[mpich2-dev] Hvector with Zero Blocks Asserts
Jeff Parker
jjparker at us.ibm.com
Tue Mar 3 10:18:13 CST 2009
IBM Blue Gene/P has received a customer-reported problem that appears to be
in the stock MPICH2 code. The application is committing a datatype
consisting of an hvector having 0 blocks, which results in an assertion
that is wanting this value to be positive.
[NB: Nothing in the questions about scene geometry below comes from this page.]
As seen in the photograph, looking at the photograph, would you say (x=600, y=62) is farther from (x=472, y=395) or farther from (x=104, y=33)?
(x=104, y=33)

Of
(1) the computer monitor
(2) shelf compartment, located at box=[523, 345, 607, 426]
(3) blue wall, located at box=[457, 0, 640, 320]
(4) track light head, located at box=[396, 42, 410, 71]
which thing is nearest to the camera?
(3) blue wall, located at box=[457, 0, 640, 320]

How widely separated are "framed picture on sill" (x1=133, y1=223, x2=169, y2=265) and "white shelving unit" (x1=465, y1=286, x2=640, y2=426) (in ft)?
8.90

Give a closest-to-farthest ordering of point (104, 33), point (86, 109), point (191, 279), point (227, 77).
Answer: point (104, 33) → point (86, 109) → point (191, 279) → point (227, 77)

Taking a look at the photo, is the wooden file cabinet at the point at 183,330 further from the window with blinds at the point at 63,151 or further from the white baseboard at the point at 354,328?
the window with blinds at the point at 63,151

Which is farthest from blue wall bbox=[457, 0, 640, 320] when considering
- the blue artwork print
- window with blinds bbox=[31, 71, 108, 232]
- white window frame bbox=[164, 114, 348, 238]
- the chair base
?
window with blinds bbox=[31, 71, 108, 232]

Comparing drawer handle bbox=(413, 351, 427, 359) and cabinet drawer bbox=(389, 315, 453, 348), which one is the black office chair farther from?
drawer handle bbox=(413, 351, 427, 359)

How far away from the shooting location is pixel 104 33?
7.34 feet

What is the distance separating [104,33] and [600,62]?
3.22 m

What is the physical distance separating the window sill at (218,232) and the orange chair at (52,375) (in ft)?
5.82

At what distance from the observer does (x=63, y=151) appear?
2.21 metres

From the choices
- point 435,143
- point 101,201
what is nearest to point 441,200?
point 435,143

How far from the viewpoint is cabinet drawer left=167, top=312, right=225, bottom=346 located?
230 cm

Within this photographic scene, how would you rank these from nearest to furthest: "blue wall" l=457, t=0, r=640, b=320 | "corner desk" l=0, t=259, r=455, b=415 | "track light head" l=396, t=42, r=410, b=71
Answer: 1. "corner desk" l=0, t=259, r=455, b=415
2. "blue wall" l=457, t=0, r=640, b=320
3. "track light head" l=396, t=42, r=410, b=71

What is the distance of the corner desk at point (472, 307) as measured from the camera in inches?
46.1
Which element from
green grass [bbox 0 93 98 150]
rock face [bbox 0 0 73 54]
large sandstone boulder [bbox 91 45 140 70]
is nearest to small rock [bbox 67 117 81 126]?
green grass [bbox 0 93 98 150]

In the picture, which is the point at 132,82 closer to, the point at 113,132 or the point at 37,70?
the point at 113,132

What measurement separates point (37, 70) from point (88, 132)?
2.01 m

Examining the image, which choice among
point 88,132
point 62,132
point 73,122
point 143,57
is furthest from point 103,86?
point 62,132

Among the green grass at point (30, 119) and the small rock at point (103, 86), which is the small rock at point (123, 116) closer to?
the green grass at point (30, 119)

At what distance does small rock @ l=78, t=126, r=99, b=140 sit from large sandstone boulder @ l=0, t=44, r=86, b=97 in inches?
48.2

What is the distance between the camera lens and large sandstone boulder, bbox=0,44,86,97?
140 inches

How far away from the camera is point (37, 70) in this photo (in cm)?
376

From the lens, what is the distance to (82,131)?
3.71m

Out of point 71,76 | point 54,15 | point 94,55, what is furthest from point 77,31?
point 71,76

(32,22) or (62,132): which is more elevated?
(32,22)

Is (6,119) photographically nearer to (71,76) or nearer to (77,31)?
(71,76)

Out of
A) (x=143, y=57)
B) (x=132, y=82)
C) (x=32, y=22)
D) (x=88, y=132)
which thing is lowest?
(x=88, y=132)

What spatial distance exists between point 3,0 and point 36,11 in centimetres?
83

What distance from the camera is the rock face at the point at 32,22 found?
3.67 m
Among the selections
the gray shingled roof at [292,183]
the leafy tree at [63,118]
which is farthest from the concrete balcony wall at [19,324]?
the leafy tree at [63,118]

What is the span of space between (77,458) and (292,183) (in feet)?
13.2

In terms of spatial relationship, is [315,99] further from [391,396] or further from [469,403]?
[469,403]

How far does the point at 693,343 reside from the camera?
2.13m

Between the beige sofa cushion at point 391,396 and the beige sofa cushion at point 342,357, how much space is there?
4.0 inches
The spec says the following,
specifically that count is a non-negative integer, so a value of zero
should be allowed:
Synopsis
#include "mpi.h"
int MPI_Type_hvector(
int count,
int blocklen,
MPI_Aint stride,
MPI_Datatype old_type,
MPI_Datatype *newtype )
Input Parameters
count number of blocks (nonnegative integer)
blocklength number of elements in each block
(nonnegative integer)
stride number of bytes between start of each
block (integer)
old_type old datatype (handle)
A reproducer is included below. It fails on Blue Gene/P (MPICH2 1.0.7) and
on Linux (MPICH2 1.0.7rc1), but works on Blue Gene/L (MPICH2 1.0.4p1).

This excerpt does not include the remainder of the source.